Slavery and Philosophy

Henry Abelove

When George Berkeley – the eminent philosopher and churchman – moved from Ireland to a Rhode Island farm in 1731, he bought three enslaved Africans. Documents which record the transaction cast new light on slavery, philosophy, and Christianity in the modern era.  


Henry Abelove was educated at Harvard College and Yale University, where he studied both History and Literature. He took a PhD at Yale in 1978. He taught for many years at Wesleyan University -- in the History Department, the College of Letters, the English Department, and the Program in American Studies.

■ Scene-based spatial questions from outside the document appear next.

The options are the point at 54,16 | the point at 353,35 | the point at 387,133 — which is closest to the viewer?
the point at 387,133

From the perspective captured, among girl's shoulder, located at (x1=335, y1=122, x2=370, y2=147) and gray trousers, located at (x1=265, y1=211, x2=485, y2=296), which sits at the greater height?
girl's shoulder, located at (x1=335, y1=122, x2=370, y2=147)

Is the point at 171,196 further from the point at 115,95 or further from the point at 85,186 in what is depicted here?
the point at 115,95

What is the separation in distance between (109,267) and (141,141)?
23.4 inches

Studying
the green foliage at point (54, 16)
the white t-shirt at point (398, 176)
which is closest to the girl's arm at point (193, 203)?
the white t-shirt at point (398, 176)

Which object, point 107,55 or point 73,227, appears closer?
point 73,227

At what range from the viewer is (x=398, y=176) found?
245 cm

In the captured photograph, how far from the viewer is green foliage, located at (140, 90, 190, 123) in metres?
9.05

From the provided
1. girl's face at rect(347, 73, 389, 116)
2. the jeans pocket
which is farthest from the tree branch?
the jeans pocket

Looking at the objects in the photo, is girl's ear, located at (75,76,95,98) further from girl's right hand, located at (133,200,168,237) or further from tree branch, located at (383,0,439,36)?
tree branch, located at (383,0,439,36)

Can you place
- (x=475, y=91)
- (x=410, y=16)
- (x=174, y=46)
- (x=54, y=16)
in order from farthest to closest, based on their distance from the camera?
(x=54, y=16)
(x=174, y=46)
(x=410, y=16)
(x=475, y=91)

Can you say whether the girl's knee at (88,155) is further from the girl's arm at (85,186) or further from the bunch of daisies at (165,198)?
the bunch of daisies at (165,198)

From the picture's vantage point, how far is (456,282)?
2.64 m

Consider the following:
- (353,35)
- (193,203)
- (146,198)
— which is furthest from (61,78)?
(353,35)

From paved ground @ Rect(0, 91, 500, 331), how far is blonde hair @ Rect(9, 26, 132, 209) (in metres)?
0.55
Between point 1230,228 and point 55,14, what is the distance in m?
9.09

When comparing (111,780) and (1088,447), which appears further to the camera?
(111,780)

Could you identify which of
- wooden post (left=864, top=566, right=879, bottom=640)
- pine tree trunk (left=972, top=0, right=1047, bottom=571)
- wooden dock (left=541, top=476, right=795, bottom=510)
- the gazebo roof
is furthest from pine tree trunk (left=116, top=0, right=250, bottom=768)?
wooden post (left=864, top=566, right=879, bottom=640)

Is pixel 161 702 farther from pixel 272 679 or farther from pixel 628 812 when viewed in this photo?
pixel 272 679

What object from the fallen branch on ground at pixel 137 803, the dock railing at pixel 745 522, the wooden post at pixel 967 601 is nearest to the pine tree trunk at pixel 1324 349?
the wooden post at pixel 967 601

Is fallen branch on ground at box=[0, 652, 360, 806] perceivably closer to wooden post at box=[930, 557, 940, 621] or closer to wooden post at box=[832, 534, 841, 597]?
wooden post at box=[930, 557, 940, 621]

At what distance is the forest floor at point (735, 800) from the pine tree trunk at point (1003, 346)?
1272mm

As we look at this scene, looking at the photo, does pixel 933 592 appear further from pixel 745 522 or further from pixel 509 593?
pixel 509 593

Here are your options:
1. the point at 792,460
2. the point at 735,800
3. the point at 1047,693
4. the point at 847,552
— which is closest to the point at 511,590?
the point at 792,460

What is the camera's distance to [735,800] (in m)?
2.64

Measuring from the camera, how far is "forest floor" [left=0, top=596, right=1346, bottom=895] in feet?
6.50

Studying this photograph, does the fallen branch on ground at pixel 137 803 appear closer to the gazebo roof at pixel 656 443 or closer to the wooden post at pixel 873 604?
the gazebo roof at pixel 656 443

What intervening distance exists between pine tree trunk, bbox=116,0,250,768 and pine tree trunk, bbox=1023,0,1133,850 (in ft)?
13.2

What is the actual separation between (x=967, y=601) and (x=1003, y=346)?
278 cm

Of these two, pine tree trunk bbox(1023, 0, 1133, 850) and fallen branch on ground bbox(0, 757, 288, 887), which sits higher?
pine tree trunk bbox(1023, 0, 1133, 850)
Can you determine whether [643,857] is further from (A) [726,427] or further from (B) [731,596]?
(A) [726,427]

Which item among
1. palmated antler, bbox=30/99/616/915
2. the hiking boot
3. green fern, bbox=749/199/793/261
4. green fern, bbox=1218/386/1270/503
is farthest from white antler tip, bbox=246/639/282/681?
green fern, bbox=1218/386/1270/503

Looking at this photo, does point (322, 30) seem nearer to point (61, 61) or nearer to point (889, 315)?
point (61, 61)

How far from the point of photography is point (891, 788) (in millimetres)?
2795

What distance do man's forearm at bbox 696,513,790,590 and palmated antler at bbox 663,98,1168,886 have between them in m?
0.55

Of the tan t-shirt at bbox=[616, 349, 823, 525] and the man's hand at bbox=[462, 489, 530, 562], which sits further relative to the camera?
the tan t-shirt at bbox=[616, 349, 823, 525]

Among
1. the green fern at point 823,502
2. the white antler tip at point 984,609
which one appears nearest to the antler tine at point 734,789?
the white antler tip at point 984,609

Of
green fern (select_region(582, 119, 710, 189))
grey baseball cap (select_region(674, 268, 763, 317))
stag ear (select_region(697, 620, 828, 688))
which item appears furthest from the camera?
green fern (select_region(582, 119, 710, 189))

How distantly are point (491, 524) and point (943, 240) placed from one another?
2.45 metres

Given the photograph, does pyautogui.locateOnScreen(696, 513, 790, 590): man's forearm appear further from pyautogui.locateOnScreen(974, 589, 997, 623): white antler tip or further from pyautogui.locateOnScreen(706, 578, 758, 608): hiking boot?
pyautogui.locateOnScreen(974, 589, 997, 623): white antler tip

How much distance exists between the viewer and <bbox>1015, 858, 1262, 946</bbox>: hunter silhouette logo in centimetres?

He also held visiting professorships at Brown University, New York University, Princeton University (where he served as Stanley Kelly, Jr. Visiting Professor for Distinguished Teaching in the English Department), and at Harvard University (where he served as F.O. Matthiessen Visiting Professor of Sexuality and Gender in the Program on Women’s, Gender, and Sexuality Studies). He has received many awards and honors, including a Woodrow Wilson Foundation Fellowship, a Danforth Foundation Fellowship, a Guggenheim Foundation Fellowship, a National Endowment for the Humanities Fellowship at the Institute for Advanced Study, a Fulbright Senior Specialist Award, the Binswanger Award for Excellence in Teaching, and the Michael Lynch Award for Activism in Queer Studies Scholarship. He is the author of The Evangelist of Desire (Stanford, 1990) and Deep Gossip (Minnesota, 2005), and he is the co-editor of Visions of History (Pantheon, 1983) and The Lesbian and Gay Studies Reader (Routledge, 1993).

Now retired from teaching, he is the Willbur Fisk Osborne Professor of English Emeritus of Wesleyan University. He is at work on a cultural and intellectual history of US Gay Liberation. He lives in New York City.